The contraceptive question stands out to me. On other issues, there is a more equal division in the pews, or more support for the hierarchy’s position (two-thirds oppose civil marriage equality, for example), or huge differences between the developing and the developed world. But on contraception, massive majorities in Europe and Latin America and the US oppose the Vatican’s position.
And in some ways, contraception is the core issue, as Pope Paul VI recognized in his unilateral rejection of his own commission’s recommendation on the subject. If sex can be licit without procreation, the arguments shift tectonically on a whole host of other matters. Such a change would open the question of sex as purely expressive of love rather than instrumental for procreation, of whether gay sex can be licit, of pre-marital sex, of a whole universe of possibilities – and areas for moral thinking. That’s why Paul VI shut the debate down prematurely – he saw the potential consequences.
But he didn’t succeed and the hierarchy has ever since abjectly failed to make the case for its thirteenth century version of natural law. At some point, the church will have to stop preaching this or give up credibility in the Americas and Europe in favor of Africa and the Philippines, or remain resigned to promoting a core set of morals simply ignored by the vast majority of its members.
I think they should stop preaching this and begin thinking seriously about a new sexual ethic that is actually informed by science and by the experience of countless millions of lives. It’s also striking to me that the question of married priests – which Pope Benedict XVI dismissed as inconceivable (except when it meant snagging a few reactionary Anglicans) – so evenly divides the faithful.
It’s pretty close to 50-50. Unlike contraception, it requires no deeper shift in doctrine – and could well do more to revive the church in the West than any other single reform. It’s the lowest-hanging fruit for Francis to pluck, if he has a mind to. But check out the question of women priests as well. I would have expected a solid majority against, but in fact, the church is evenly divided on that as well: 45 – 51.
As for abortion, I agree with Morrissey, who thinks the top-line numbers are misleading:
[T]he striking figure here is the low number of Catholics who think abortion should be unrestricted.
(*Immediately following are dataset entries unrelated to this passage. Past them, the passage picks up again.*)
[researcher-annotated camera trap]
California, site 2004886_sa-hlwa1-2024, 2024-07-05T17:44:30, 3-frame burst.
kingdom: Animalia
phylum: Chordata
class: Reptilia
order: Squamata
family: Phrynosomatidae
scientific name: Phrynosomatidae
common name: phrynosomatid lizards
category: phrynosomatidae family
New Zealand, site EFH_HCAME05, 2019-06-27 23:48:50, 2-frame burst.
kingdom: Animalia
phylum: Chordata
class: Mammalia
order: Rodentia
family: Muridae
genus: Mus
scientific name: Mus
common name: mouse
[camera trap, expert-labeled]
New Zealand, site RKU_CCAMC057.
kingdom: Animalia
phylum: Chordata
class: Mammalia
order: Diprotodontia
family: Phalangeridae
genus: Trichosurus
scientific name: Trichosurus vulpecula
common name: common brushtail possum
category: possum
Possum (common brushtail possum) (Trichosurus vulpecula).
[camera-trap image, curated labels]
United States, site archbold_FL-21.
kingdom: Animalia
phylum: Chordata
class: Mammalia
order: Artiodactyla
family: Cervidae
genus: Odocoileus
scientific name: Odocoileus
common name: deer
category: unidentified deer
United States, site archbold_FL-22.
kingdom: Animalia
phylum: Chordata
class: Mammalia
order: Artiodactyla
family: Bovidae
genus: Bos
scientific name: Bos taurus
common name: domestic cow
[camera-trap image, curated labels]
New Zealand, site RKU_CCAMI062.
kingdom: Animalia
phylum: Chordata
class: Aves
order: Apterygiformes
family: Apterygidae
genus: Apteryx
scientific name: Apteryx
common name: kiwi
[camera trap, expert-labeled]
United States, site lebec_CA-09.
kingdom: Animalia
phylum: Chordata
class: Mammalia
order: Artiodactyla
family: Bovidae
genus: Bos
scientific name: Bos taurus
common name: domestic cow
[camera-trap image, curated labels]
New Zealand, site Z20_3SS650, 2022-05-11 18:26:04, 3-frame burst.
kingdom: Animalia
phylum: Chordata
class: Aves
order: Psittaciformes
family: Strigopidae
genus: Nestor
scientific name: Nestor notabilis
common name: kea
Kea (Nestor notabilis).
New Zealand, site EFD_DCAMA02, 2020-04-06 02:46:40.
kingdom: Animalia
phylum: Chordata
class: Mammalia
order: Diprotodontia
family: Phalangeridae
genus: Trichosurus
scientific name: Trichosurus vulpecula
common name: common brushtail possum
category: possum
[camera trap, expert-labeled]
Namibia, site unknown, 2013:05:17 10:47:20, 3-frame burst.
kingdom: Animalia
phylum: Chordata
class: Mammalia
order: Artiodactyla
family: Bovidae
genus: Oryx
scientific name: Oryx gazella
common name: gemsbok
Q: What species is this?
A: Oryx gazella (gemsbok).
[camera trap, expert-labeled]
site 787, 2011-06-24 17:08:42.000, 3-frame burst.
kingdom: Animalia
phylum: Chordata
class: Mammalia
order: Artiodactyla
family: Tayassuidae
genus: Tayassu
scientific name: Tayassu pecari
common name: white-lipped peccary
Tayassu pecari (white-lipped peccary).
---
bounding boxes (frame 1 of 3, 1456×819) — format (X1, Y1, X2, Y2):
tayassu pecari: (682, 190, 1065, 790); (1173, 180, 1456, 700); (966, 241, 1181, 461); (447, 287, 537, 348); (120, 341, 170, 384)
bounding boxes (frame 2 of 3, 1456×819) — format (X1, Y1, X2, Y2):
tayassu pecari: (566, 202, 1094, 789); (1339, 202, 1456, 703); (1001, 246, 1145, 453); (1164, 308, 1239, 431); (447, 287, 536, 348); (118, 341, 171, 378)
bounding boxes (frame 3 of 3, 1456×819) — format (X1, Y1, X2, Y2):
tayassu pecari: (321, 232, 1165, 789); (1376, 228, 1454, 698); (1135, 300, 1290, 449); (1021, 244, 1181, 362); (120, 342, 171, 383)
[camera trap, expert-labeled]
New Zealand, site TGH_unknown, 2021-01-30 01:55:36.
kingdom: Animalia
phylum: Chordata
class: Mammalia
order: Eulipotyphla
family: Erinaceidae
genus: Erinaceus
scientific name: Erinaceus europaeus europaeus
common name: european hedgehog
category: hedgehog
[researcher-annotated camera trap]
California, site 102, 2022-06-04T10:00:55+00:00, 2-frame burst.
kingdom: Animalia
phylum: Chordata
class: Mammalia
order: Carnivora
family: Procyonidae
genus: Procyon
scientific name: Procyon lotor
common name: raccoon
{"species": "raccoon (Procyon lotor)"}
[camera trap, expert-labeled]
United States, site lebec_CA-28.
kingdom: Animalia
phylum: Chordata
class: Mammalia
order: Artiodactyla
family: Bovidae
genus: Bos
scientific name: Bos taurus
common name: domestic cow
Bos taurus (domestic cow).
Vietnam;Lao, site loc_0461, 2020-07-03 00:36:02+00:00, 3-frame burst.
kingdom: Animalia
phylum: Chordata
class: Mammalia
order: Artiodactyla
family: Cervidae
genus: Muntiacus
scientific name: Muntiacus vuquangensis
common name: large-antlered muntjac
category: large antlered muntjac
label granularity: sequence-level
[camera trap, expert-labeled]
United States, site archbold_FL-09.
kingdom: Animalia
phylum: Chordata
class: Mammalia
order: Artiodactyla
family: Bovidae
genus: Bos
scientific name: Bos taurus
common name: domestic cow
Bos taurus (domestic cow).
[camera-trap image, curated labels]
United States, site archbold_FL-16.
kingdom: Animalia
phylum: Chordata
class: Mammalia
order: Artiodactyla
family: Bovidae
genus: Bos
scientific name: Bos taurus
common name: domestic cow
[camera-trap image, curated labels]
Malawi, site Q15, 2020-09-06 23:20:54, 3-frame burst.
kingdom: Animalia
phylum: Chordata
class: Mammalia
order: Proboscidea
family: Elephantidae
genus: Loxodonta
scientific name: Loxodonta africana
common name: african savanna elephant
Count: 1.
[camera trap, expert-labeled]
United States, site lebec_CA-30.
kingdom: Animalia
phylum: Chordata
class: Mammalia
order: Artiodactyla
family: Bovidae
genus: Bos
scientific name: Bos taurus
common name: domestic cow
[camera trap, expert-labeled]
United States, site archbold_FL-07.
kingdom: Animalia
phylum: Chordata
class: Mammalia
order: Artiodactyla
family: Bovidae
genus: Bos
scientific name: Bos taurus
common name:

If, as the question suggests, abortion was restricted to only issues of the mother’s health and rape and incest, there may be considerable support for having just those limited options available as compared to the abortion-on-demand environment which currently dominates the US. Only 10% of American Catholics, and 20% of those in Europe, favor abortion on demand.
The questions of human sexuality are rightly deemed less grave than the termination of human life.